— START Provided text —
Signed-off-by: Dave Chinner <dchinner@redhat.com>
Reviewed-by: Brian Foster <bfoster@redhat.com>
Reviewed-by: Mark Tinguely <tinuguely@sgi.com>
Signed-off-by: Ben Myers <bpm@sgi.com>

(cherry picked from commit 5c87d4bc1a86bd6e6754ac3d6e111d776ddcfe57)
---
 fs/xfs/xfs_acl.c | 31 ++++++++++++++++++-------------
 fs/xfs/xfs_acl.h | 31 ++++++++++++++++++++++++-------
 2 files changed, 42 insertions(+), 20 deletions(-)

(limited to 'fs/xfs')

diff --git a/fs/xfs/xfs_acl.c b/fs/xfs/xfs_acl.c
index 1d32f1d..306d883 100644
--- a/fs/xfs/xfs_acl.c
+++ b/fs/xfs/xfs_acl.c
@@ -21,6 +21,8 @@
 #include "xfs_bmap_btree.h"
 #include "xfs_inode.h"
 #include "xfs_vnodeops.h"
+#include "xfs_sb.h"
+#include "xfs_mount.h"
 #include "xfs_trace.h"
 #include <linux/slab.h>
 #include <linux/xattr.h>
@@ -34,7 +36,9 @@
  */
 
 STATIC struct posix_acl *
-xfs_acl_from_disk(struct xfs_acl *aclp)
+xfs_acl_from_disk(
+	struct xfs_acl	*aclp,
+	int		max_entries)
 {
 	struct posix_acl_entry *acl_e;
 	struct posix_acl *acl;
@@ -42,7 +46,7 @@ xfs_acl_from_disk(struct xfs_acl *aclp)
 	unsigned int count, i;
 
 	count = be32_to_cpu(aclp->acl_cnt);
-	if (count > XFS_ACL_MAX_ENTRIES)
+	if (count > max_entries)
 		return ERR_PTR(-EFSCORRUPTED);
 
 	acl = posix_acl_alloc(count, GFP_KERNEL);
@@ -108,9 +112,9 @@ xfs_get_acl(struct inode *inode, int type)
 	struct xfs_inode *ip = XFS_I(inode);
 	struct posix_acl *acl;
 	struct xfs_acl *xfs_acl;
-	int len = sizeof(struct xfs_acl);
 	unsigned char *ea_name;
 	int error;
+	int len;
 
 	acl = get_cached_acl(inode, type);
 	if (acl != ACL_NOT_CACHED)
— END Provided text —
— START Data supplied —
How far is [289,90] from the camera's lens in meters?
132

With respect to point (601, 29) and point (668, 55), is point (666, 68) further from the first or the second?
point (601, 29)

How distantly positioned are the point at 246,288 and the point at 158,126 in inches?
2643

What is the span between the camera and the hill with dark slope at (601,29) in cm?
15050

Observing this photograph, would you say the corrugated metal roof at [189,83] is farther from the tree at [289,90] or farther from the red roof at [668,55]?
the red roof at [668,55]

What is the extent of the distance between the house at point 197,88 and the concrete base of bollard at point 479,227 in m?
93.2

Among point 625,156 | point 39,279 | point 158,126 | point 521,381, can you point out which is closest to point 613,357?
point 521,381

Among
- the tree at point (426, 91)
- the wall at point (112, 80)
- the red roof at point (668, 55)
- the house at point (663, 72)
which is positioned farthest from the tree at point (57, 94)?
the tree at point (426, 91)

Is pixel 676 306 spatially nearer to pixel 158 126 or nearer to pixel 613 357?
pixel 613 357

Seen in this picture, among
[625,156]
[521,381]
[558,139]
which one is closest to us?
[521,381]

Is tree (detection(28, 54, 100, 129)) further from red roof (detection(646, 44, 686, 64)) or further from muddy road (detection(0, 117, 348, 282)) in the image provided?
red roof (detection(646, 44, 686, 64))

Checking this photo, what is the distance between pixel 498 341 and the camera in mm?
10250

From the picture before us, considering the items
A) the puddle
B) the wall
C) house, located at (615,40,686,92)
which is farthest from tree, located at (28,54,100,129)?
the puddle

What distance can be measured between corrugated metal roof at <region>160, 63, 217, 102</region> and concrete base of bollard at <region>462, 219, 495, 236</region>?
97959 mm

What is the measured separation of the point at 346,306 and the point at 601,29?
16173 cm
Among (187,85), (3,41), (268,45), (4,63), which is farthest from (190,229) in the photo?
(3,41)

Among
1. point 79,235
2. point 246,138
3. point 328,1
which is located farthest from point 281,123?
— END Data supplied —
Problems:
(a) Which two header files does the XFS ACL patch add to xfs_acl.c?
(b) Extend the XFS ACL patch, picking up right after its last line.

Per-task answers:
(a) xfs_sb.h and xfs_mount.h

(b)
@@ -133,8 +137,8 @@ xfs_get_acl(struct inode *inode, int type)
 	 * If we have a cached ACLs value just return it, not need to
 	 * go out to the disk.
 	 */
-
-	xfs_acl = kzalloc(sizeof(struct xfs_acl), GFP_KERNEL);
+	len = XFS_ACL_MAX_SIZE(ip->i_mount);
+	xfs_acl = kzalloc(len, GFP_KERNEL);
 	if (!xfs_acl)
 		return ERR_PTR(-ENOMEM);
 
@@ -153,7 +157,7 @@ xfs_get_acl(struct inode *inode, int type)
 		goto out;
 	}
 
-	acl = xfs_acl_from_disk(xfs_acl);
+	acl = xfs_acl_from_disk(xfs_acl, XFS_ACL_MAX_ENTRIES(ip->i_mount));
 	if (IS_ERR(acl))
 		goto out;
 
@@ -189,16 +193,17 @@ xfs_set_acl(struct inode *inode, int type, struct posix_acl *acl)
 
 	if (acl) {
 		struct xfs_acl *xfs_acl;
-		int len;
+		int len = XFS_ACL_MAX_SIZE(ip->i_mount);
 
-		xfs_acl = kzalloc(sizeof(struct xfs_acl), GFP_KERNEL);
+		xfs_acl = kzalloc(len, GFP_KERNEL);
 		if (!xfs_acl)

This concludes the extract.